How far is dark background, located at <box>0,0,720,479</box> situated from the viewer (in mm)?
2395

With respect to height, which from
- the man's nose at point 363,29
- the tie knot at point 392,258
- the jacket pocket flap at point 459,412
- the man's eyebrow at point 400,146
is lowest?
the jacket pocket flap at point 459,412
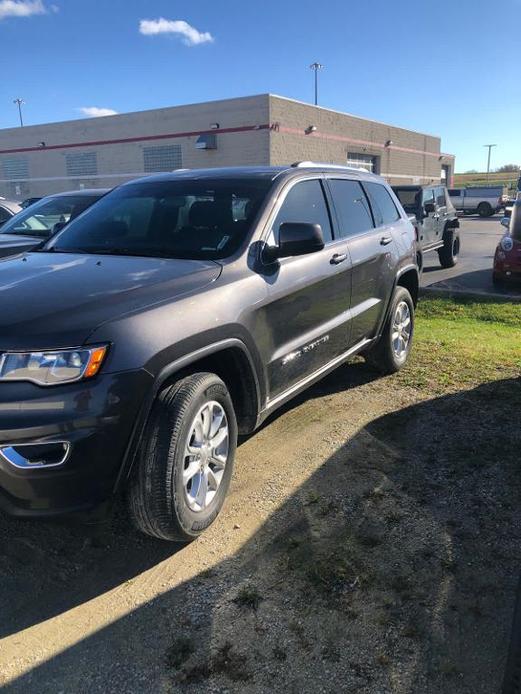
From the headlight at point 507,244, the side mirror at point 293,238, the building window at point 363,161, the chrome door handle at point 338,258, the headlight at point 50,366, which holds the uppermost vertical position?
the building window at point 363,161

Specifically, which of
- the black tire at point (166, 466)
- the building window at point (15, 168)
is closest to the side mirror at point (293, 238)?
the black tire at point (166, 466)

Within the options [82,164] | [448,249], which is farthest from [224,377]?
[82,164]

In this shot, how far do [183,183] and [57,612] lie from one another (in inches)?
109

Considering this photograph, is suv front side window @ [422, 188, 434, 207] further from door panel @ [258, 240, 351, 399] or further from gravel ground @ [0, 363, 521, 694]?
gravel ground @ [0, 363, 521, 694]

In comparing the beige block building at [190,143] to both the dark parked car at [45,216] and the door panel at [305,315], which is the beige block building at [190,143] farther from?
the door panel at [305,315]

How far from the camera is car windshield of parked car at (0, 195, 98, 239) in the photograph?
24.8ft

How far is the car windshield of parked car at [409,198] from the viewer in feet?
43.9

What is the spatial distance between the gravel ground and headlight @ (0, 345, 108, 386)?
0.78 m

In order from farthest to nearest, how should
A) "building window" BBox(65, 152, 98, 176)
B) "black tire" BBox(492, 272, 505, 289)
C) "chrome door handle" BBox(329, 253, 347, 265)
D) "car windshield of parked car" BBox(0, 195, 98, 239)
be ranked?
"building window" BBox(65, 152, 98, 176) < "black tire" BBox(492, 272, 505, 289) < "car windshield of parked car" BBox(0, 195, 98, 239) < "chrome door handle" BBox(329, 253, 347, 265)

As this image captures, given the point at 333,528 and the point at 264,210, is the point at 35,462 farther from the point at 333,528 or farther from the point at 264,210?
the point at 264,210

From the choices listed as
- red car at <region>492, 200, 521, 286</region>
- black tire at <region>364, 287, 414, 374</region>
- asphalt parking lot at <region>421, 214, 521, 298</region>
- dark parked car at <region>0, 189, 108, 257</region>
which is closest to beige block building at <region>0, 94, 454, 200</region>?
asphalt parking lot at <region>421, 214, 521, 298</region>

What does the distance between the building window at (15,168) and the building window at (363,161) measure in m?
21.0

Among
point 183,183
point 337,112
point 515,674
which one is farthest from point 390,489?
point 337,112

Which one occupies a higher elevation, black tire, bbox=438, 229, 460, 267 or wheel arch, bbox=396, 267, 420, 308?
wheel arch, bbox=396, 267, 420, 308
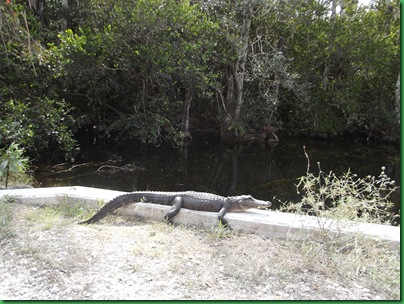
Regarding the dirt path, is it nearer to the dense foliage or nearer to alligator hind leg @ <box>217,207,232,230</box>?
alligator hind leg @ <box>217,207,232,230</box>

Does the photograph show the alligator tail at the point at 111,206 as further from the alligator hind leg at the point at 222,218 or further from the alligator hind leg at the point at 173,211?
the alligator hind leg at the point at 222,218

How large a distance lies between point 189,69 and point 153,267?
373 inches

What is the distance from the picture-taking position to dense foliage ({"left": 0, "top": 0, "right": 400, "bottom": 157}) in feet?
34.1

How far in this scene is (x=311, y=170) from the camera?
12.4m

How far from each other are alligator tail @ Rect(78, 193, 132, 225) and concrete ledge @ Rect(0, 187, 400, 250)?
0.32 ft

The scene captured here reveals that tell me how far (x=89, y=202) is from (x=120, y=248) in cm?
151

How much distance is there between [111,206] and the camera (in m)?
4.75

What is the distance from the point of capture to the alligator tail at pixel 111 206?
15.0ft

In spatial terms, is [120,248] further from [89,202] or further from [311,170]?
[311,170]

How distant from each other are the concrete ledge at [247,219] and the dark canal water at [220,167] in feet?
12.5

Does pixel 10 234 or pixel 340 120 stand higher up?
pixel 340 120

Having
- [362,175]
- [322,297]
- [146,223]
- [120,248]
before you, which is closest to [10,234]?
[120,248]

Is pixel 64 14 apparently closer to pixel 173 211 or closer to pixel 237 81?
pixel 237 81

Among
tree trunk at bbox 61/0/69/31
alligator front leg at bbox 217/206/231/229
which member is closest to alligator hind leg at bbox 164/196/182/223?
alligator front leg at bbox 217/206/231/229
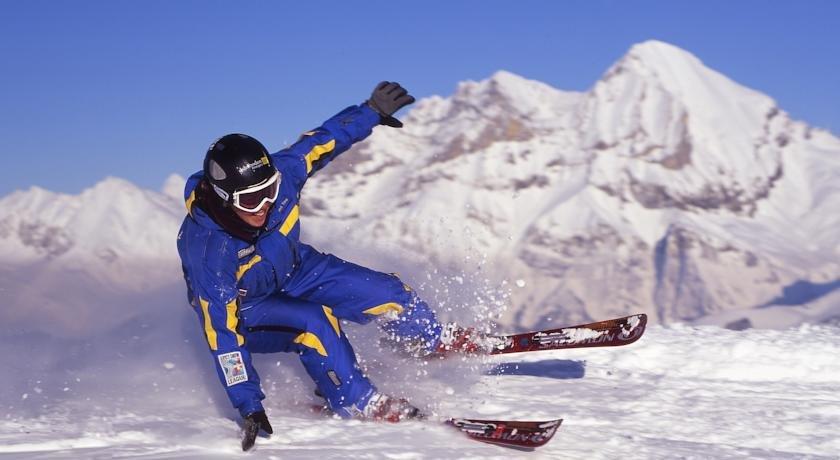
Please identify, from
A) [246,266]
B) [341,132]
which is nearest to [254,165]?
[246,266]

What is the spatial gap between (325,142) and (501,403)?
214cm

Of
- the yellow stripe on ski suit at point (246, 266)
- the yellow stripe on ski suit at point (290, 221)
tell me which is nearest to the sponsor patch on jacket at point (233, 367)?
the yellow stripe on ski suit at point (246, 266)

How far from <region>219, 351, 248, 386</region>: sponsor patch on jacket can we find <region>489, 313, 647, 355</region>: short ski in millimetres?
2157

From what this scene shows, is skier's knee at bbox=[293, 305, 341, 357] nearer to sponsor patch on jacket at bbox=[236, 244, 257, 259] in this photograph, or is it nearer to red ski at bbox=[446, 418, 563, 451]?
sponsor patch on jacket at bbox=[236, 244, 257, 259]

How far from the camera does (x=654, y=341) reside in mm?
7301

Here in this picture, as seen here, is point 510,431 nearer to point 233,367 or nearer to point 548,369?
point 233,367

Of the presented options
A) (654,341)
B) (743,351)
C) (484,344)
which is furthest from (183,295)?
(743,351)

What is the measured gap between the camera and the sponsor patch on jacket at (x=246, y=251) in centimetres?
465

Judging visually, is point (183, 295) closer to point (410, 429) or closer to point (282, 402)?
point (282, 402)

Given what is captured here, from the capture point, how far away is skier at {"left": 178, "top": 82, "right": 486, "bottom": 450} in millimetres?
4477

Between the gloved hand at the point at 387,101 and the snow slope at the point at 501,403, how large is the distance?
1.71 metres

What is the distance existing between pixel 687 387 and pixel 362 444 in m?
2.89

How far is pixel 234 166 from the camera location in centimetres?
442

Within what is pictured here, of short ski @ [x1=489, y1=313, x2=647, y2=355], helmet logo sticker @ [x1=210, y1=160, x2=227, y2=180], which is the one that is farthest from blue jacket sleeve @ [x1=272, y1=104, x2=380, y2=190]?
short ski @ [x1=489, y1=313, x2=647, y2=355]
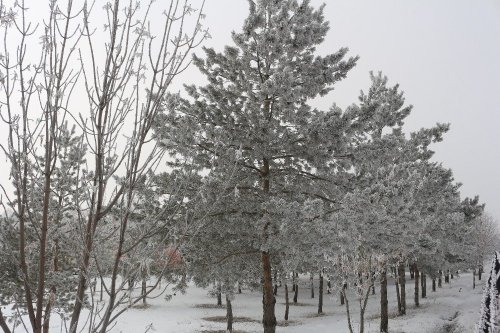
* * * * * * * * *
▸ Your task
Write out the data above as a numbered list, omitting blank lines and the pictures.

▸ Task answer
1. How far is dark background, located at <box>0,0,720,479</box> situated from the viewer (in mm)?
2. 2395
3. With respect to height, which from
4. - the man's nose at point 363,29
5. - the tie knot at point 392,258
6. - the jacket pocket flap at point 459,412
7. - the man's eyebrow at point 400,146
8. is lowest?
9. the jacket pocket flap at point 459,412
10. From the headlight at point 507,244, the side mirror at point 293,238, the building window at point 363,161, the chrome door handle at point 338,258, the headlight at point 50,366, which holds the uppermost vertical position?
11. the building window at point 363,161
12. Specifically, which of
13. - the black tire at point (166, 466)
14. - the building window at point (15, 168)
15. is closest to the side mirror at point (293, 238)?
16. the black tire at point (166, 466)
17. Within the options [82,164] | [448,249], which is farthest from [224,377]?
18. [82,164]
19. In this shot, how far do [183,183] and [57,612] lie from one another (in inches)?
20. 109
21. Considering this photograph, is suv front side window @ [422, 188, 434, 207] further from door panel @ [258, 240, 351, 399] or further from gravel ground @ [0, 363, 521, 694]?
22. gravel ground @ [0, 363, 521, 694]
23. In comparing the beige block building at [190,143] to both the dark parked car at [45,216] and the door panel at [305,315], which is the beige block building at [190,143] farther from?
24. the door panel at [305,315]
25. How far from the camera is car windshield of parked car at (0, 195, 98, 239) in the photograph?
26. 24.8ft
27. How far is the car windshield of parked car at [409,198] from the viewer in feet?
28. 43.9
29. What is the spatial distance between the gravel ground and headlight @ (0, 345, 108, 386)?
30. 0.78 m
31. In order from farthest to nearest, how should
32. A) "building window" BBox(65, 152, 98, 176)
33. B) "black tire" BBox(492, 272, 505, 289)
34. C) "chrome door handle" BBox(329, 253, 347, 265)
35. D) "car windshield of parked car" BBox(0, 195, 98, 239)
36. be ranked?
37. "building window" BBox(65, 152, 98, 176) < "black tire" BBox(492, 272, 505, 289) < "car windshield of parked car" BBox(0, 195, 98, 239) < "chrome door handle" BBox(329, 253, 347, 265)
38. As this image captures, given the point at 333,528 and the point at 264,210, is the point at 35,462 farther from the point at 333,528 or farther from the point at 264,210?
39. the point at 264,210
40. From the choices listed as
41. - red car at <region>492, 200, 521, 286</region>
42. - black tire at <region>364, 287, 414, 374</region>
43. - asphalt parking lot at <region>421, 214, 521, 298</region>
44. - dark parked car at <region>0, 189, 108, 257</region>
45. which is closest to beige block building at <region>0, 94, 454, 200</region>?
46. asphalt parking lot at <region>421, 214, 521, 298</region>
47. What does the distance between the building window at (15,168) and the building window at (363,161) measure in m?
48. 21.0
49. Among
50. point 183,183
51. point 337,112
52. point 515,674
53. which one is farthest from point 390,489?
54. point 337,112
55. Which one occupies a higher elevation, black tire, bbox=438, 229, 460, 267 or wheel arch, bbox=396, 267, 420, 308?
56. wheel arch, bbox=396, 267, 420, 308
57. Regarding the dirt path, is it nearer to the dense foliage or nearer to alligator hind leg @ <box>217,207,232,230</box>?
58. alligator hind leg @ <box>217,207,232,230</box>
59. Does the photograph show the alligator tail at the point at 111,206 as further from the alligator hind leg at the point at 222,218 or further from the alligator hind leg at the point at 173,211?
60. the alligator hind leg at the point at 222,218
61. How large a distance lies between point 189,69 and point 153,267?
62. 373 inches
63. What is the distance from the picture-taking position to dense foliage ({"left": 0, "top": 0, "right": 400, "bottom": 157}) in feet?
64. 34.1
65. How far in this scene is (x=311, y=170) from the camera?
66. 12.4m
67. How far from each other are alligator tail @ Rect(78, 193, 132, 225) and concrete ledge @ Rect(0, 187, 400, 250)?
68. 0.32 ft
69. The scene captured here reveals that tell me how far (x=89, y=202) is from (x=120, y=248) in cm?
70. 151
71. How much distance is there between [111,206] and the camera (in m)?
72. 4.75
73. What is the distance from the point of capture to the alligator tail at pixel 111 206?
74. 15.0ft
75. In spatial terms, is [120,248] further from [89,202] or further from [311,170]?
76. [311,170]
77. How distant from each other are the concrete ledge at [247,219] and the dark canal water at [220,167] in feet?
78. 12.5
79. Does pixel 10 234 or pixel 340 120 stand higher up?
80. pixel 340 120
81. Having
82. - [362,175]
83. - [322,297]
84. - [146,223]
85. - [120,248]
86. before you, which is closest to [10,234]?
87. [120,248]
88. Is pixel 64 14 apparently closer to pixel 173 211 or closer to pixel 237 81?
89. pixel 237 81
90. Among
91. tree trunk at bbox 61/0/69/31
92. alligator front leg at bbox 217/206/231/229
93. which member is closest to alligator hind leg at bbox 164/196/182/223?
94. alligator front leg at bbox 217/206/231/229
95. Please identify, from
96. A) [246,266]
97. B) [341,132]
98. which is nearest to [254,165]?
99. [246,266]
100. What is the spatial gap between (325,142) and (501,403)?
101. 214cm
102. Of
103. - the yellow stripe on ski suit at point (246, 266)
104. - the yellow stripe on ski suit at point (290, 221)
105. tell me which is nearest to the sponsor patch on jacket at point (233, 367)?
106. the yellow stripe on ski suit at point (246, 266)
107. How far from <region>219, 351, 248, 386</region>: sponsor patch on jacket can we find <region>489, 313, 647, 355</region>: short ski in millimetres?
108. 2157
109. From what this scene shows, is skier's knee at bbox=[293, 305, 341, 357] nearer to sponsor patch on jacket at bbox=[236, 244, 257, 259] in this photograph, or is it nearer to red ski at bbox=[446, 418, 563, 451]?
110. sponsor patch on jacket at bbox=[236, 244, 257, 259]
111. How far from the camera does (x=654, y=341) reside in mm?
112. 7301
113. Here in this picture, as seen here, is point 510,431 nearer to point 233,367 or nearer to point 548,369?
114. point 233,367
115. Of the presented options
116. A) (654,341)
117. B) (743,351)
118. C) (484,344)
119. which is furthest from (183,295)?
120. (743,351)
121. What is the measured gap between the camera and the sponsor patch on jacket at (x=246, y=251) in centimetres?
122. 465
123. Judging visually, is point (183, 295) closer to point (410, 429) or closer to point (282, 402)?
124. point (282, 402)
125. Given what is captured here, from the capture point, how far away is skier at {"left": 178, "top": 82, "right": 486, "bottom": 450} in millimetres?
126. 4477
127. Between the gloved hand at the point at 387,101 and the snow slope at the point at 501,403, how large is the distance?
128. 1.71 metres
129. What is the distance existing between pixel 687 387 and pixel 362 444 in m?
130. 2.89
131. How far is pixel 234 166 from the camera location in centimetres?
132. 442
133. Within what is pictured here, of short ski @ [x1=489, y1=313, x2=647, y2=355], helmet logo sticker @ [x1=210, y1=160, x2=227, y2=180], which is the one that is farthest from blue jacket sleeve @ [x1=272, y1=104, x2=380, y2=190]?
134. short ski @ [x1=489, y1=313, x2=647, y2=355]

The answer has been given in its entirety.